Cette thèse, si lénifiante, du Vichy-parenthèse, comme s’en inquiètent les auteurs, permet de raturer l’action prolongée et préalable, dans la société française, de ceux que Sternhell, dans un livre passionnant, a nommés les Anti-Lumières : ces forces doctrinales à la fois d’extrême droite et d’extrême gauche, que l’on qualifierait aujourd’hui de « populistes » et qui, dès le boulangisme, au cours des années 1880, ont voulu faire table rase de l’héritage rationaliste et universaliste. Bref, défataliser Vichy est le meilleur moyen de ne pas entendre ce que Julien Benda a voulu dénoncer quand, à l’orée des années trente, il publia un essai d’inquiétude intitulé La Trahison des Clercs.
Un tsunami qui se déploie en trois temps
Lire cette Histoire refoulée, c’est donc apercevoir de quel site véritable est issu l’épisode pétainiste, ce site que Sternhell, a depuis une quarantaine d’années exhumé et placé sous les yeux des Français : celui de l’offensive « historiciste, irrationaliste, anti-universaliste » des Anti-Lumières .
Sternhell voit ce tsunami destructeur se déployer en trois temps : 1/ Le « coup de poing » du général Boulanger contre la République diffamée et caricaturée en « Gueuse » et en « démocrassouille » ; 2/ L’Affaire Dreyfus, où s’affirment des penseurs – de Barrès à Sorel et à Brunetière – qui concluent de sa « race » à la culpabilité du capitaine ; 3/ L’effondrement de la forme républicaine, en 1940, hâtée par tant de beaux esprits qui avaient appris à mépriser et à haïr la démocratie libérale.

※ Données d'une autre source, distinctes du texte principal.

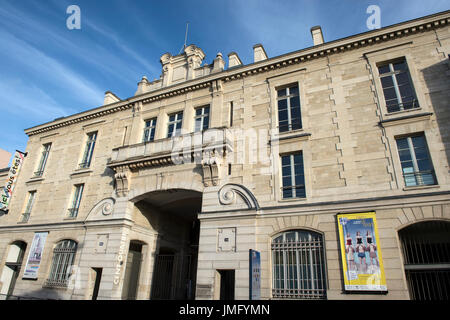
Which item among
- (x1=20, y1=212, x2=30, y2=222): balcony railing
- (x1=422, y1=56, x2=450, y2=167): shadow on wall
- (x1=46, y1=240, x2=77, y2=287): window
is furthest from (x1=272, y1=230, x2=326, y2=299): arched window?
(x1=20, y1=212, x2=30, y2=222): balcony railing

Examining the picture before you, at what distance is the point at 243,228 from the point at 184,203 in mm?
6060

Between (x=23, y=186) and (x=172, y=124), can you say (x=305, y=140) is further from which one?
(x=23, y=186)

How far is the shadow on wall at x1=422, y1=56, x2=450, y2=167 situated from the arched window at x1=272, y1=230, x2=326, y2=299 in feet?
16.8

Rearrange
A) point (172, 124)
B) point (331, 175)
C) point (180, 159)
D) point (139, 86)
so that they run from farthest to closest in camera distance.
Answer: point (139, 86) < point (172, 124) < point (180, 159) < point (331, 175)

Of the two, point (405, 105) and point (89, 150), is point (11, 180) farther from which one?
point (405, 105)

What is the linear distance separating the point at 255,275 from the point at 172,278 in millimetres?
8560

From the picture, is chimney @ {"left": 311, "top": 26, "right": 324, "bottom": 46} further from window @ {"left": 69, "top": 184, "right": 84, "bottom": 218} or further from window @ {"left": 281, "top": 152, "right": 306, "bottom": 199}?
window @ {"left": 69, "top": 184, "right": 84, "bottom": 218}

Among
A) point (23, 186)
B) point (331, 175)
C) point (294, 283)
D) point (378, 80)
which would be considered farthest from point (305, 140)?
point (23, 186)

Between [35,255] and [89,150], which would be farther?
[89,150]

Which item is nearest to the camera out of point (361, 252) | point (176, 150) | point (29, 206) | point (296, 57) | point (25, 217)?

C’est sur ce dernier point que l’entreprise de Sternhell est la plus féconde : à ceux des historiens qui ont conclu à l’ « immunité » de la France au fascisme, leur collègue israélien oppose, au contraire, avec Michel Dobry, le démenti que constituent les Croix de feu. Selon Sternhell, loin d’avoir été un démineur de la tentation fasciste, leur chef, François de La Roque, fondateur du Parti social français, a élaboré, plusieurs années avant Vichy, un proto fascisme particulièrement létal pour la République. Ni inoffensif, ni marginal, le PSF, gorgé d’antiparlementarisme, a bien été l’un des vecteurs de la mise à bas de la France du 89 (1). Entre les lignes, cette remémoration vaut pour une époque, la nôtre, au cours de laquelle la recrudescence des agressions contre les responsables publics – notamment les députés – devrait valoir avertissement.
(1) Ainsi put-il déclarer, après la fondation du PSF et face à la flambée d’antisémitisme : « Et voici que le racisme hitlérien, combiné avec notre folle sensiblerie, nous condamne à héberger une foule grouillante, virulente, d’outlaws que rien ne garantit ; voici que parmi ces derniers, de nombreux îlots se constituent pour lesquels la persécution nazie n’est qu’une couverture d’espionnage et de conspiration. Mettre ce danger en évidence n’est point faire acte d’antisémitisme. »
L’histoire refoulée – La Rocque et les Croix de feu 1927-1944, Cerf, 384 pages, 24 euros.